🤖 AI Summary
High-order optimizers are rarely used in machine learning training due to their prohibitive computational overhead. Method: This paper systematically analyzes the impact of finite-precision arithmetic on Newton’s method convergence, establishing the first rigorous convergence theorems for mixed-precision variants—including quasi-Newton and inexact Newton methods—and enabling quantitative estimation of solution accuracy bounds. It further proposes the Generalized Gauss–Newton method GNₖ, which drastically reduces computational cost by computing only a subset of second-order derivatives while preserving full Newton-level performance on regression tasks. Results: Experiments demonstrate that GNₖ outperforms Adam on standard benchmarks while incurring significantly lower computational overhead than conventional second-order methods. This work advances practical deployment of high-order optimization by providing both theoretical guarantees and an efficient algorithmic design.
📝 Abstract
Minimizing loss functions is central to machine-learning training. Although first-order methods dominate practical applications, higher-order techniques such as Newton's method can deliver greater accuracy and faster convergence, yet are often avoided due to their computational cost.

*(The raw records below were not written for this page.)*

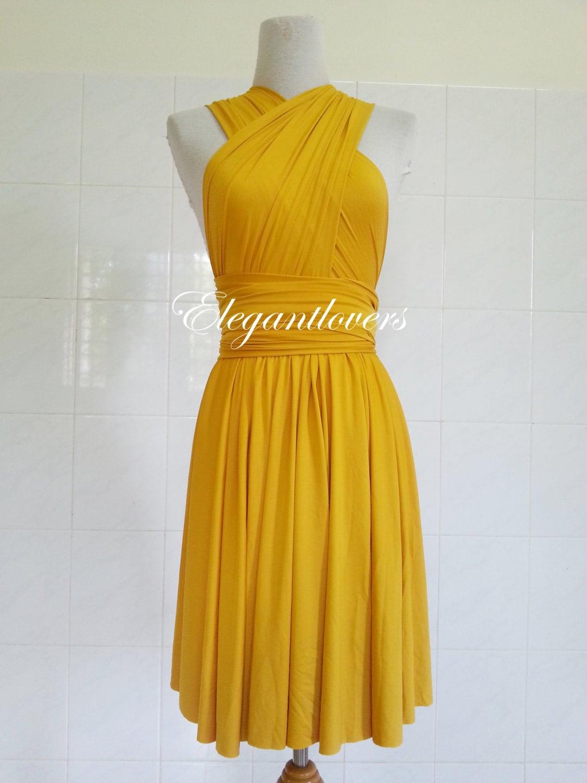 Infinity dress golden yellow wedding dress bridesmaids dress zoom ombrellifo Gallery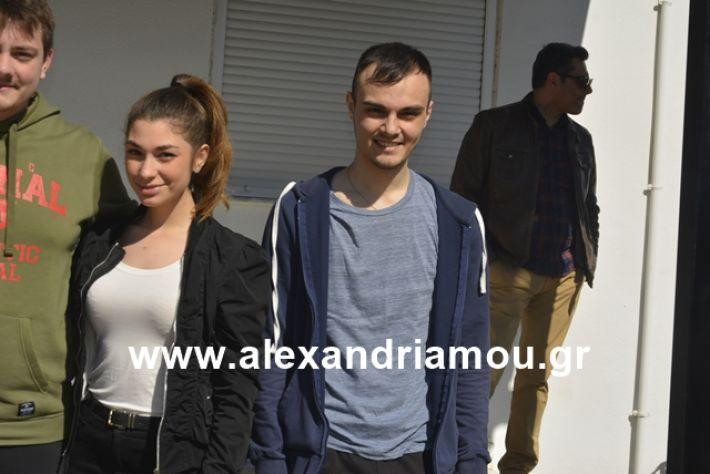 alexandriamou.gr_kouloumapanagia026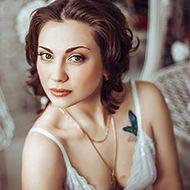 фото yo-foto.ru1.jpg
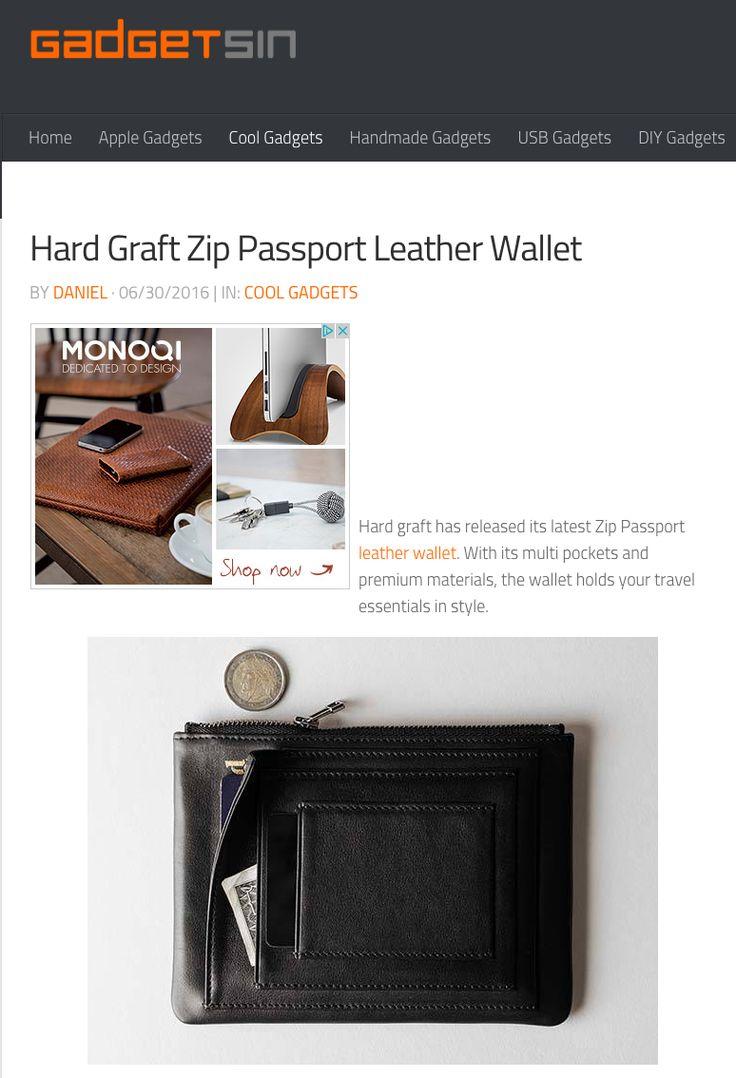 Leather Slimfold Wallet - Nude Running - 4 by VIDA VIDA 9mJDH1ej3M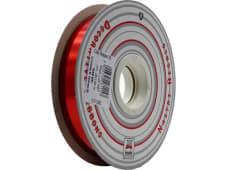 Fita Lux Metalizado 281 19Mm 15 Verm. 100Mts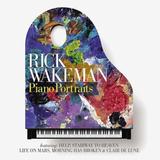Rick Wakeman / Piano Portraits (CD)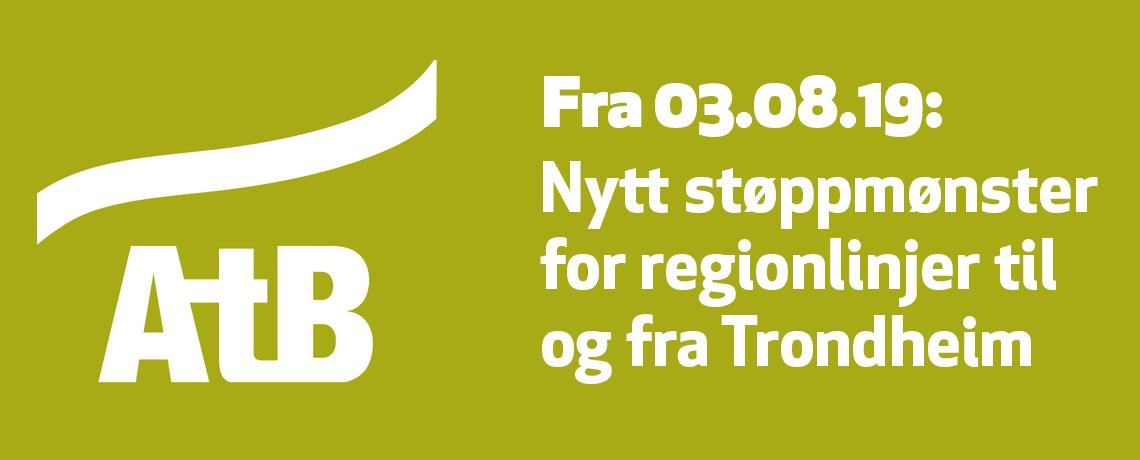 Endret stoppmønster for regionlinjer til og fra Trondheim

This work analyzes the impact of finite-precision arithmetic on Newton steps and establishes a convergence theorem for mixed-precision Newton optimizers, including "quasi" and "inexact" variants. The theorem provides not only convergence guarantees but also a priori estimates of the achievable solution accuracy. Empirical evaluations on standard regression benchmarks demonstrate that the proposed methods outperform Adam on the Australian and MUSH datasets. The second part of the manuscript introduces GN_k, a generalized Gauss-Newton method that enables partial computation of second-order derivatives. GN_k attains performance comparable to full Newton's method on regression tasks while requiring significantly fewer derivative evaluations.